The detonator of the hatred for the Jews, along with the instructions for its use, was implanted into Hitler by philosophers (you don’t have to call them that if it makes it easier for you to swallow the painful truth): Otto Hauser in his Geschichte des Judentums (A History of the Jews); Werner Sombart in his Die Juden und das Wirtshaftsleben (The Jews and Economic Life); Gougenout des Mousseaux in his Le Juif, le judaisme et la judaïsation des peoples chrétiens (The Jews, Judaism, and the Judaization of the Christian Peoples); Theodor Fritsch in his Handbuch der Judenfrage (Handbook of the Jewish Question); and others. In addition to the aforementioned Chamberlain, his racial theories were based on such ghastly works as L’Aryen, son role social (The Aryans and Their Social Role). And in its context, a disdain for the weak, sick and unfortunate, disgraced and ignominious, was sparked by an academic monstrosity such as Die Tüchtigkeit unserer Rasse un der Schutz der Schachen (The Fitness of Our Race and the Protection of the Weak) by Alfred Plötz, M.D. The theories of Lebensraum were taken from Ratzel, Haushofer and Mackinder. Plato’s The State inspired the thousand-year aristocratic SS Empire. But the wise old Schopenhauer taught him the gloomy and hopeless pessimism that enabled the products of two other minds – Darwin’s struggle for survival, Malthus’ spectre of overpopulation – to be happily joined in a brutal settling of accounts with the human race. His love of the Will was in the Nietzschean mold, and his hatred for Christianity was borrowed from Nietzsche and Gibbon’s primitive idea that Christianity destroyed the Roman Empire. And let me put the icing on the cake. When you were in the Hitler-Jugend and you got carried away to the point of delirium during the Führer’s speeches, sinking deeper and deeper into a nightmare of fanaticism, you didn’t know he was simply applying Le Bon’s and McDougall’s philosophy of propaganda. (The Crowd and The Group Mind).

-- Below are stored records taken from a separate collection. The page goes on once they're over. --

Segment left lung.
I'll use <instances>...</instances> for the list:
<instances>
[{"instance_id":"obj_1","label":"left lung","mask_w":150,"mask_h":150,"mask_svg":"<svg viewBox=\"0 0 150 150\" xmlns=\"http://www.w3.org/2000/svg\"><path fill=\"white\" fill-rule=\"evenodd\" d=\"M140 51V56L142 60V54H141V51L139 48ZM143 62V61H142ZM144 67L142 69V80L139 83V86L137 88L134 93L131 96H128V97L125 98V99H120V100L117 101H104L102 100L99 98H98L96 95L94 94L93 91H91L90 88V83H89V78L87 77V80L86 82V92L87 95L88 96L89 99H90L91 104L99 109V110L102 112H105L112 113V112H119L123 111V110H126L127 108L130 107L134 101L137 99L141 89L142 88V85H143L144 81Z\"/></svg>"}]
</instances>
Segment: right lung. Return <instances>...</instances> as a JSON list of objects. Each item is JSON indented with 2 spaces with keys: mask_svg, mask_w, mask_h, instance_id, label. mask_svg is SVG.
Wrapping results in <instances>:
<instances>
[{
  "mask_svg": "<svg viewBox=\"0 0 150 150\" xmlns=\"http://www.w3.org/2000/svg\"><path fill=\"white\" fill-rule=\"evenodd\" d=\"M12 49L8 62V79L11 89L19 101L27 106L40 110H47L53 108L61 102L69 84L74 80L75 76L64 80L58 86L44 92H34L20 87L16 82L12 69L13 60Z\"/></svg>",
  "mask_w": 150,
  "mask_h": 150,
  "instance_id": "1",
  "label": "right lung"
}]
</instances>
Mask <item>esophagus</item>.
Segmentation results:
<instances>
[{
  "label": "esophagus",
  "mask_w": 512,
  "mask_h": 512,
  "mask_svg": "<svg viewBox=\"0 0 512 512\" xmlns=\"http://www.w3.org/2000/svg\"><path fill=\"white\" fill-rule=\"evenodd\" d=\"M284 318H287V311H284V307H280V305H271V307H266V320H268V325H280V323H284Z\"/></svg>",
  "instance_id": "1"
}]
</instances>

Found at Le Colonel Chabert's blog. The passage is from Borislav Pekić's book, How to Quiet a Vampire. When I think of the monstrous occurrences of the present decade, it seems necessary to note the influence of Leo Strauss, William Kristol, Milton Friedman, Francis Fukuyama, and a host of others. Whatever we may say about Bush's intellectual capacity, he certainly had the knack for applying the words of those authors, or at least surround himself with those with the capacity to do so. Le Bon's and McDougall's work on propaganda has also been used to good effect in the present decade; the technology might have changed, but the ghost of Goebbels can be felt. McCain is part of that same heritage, and himself has drawn (wittingly or unwittingly) on the Dolchstoßlegende since the Vietnam War. Obama is certainly a disciple of Friedman's neoliberal economic philosophy, which as I've noted before, has had genocidal consequences wherever it has been applied. Raphael Patai's The Arab Mind has influenced US military leaders, the current presidential regime, and no doubt plenty in Congress and in think tanks. The notion that we can divorce the words written in the ivory towers of academe or think tanks from the rest of human existence is folly. Words are meant to incite action.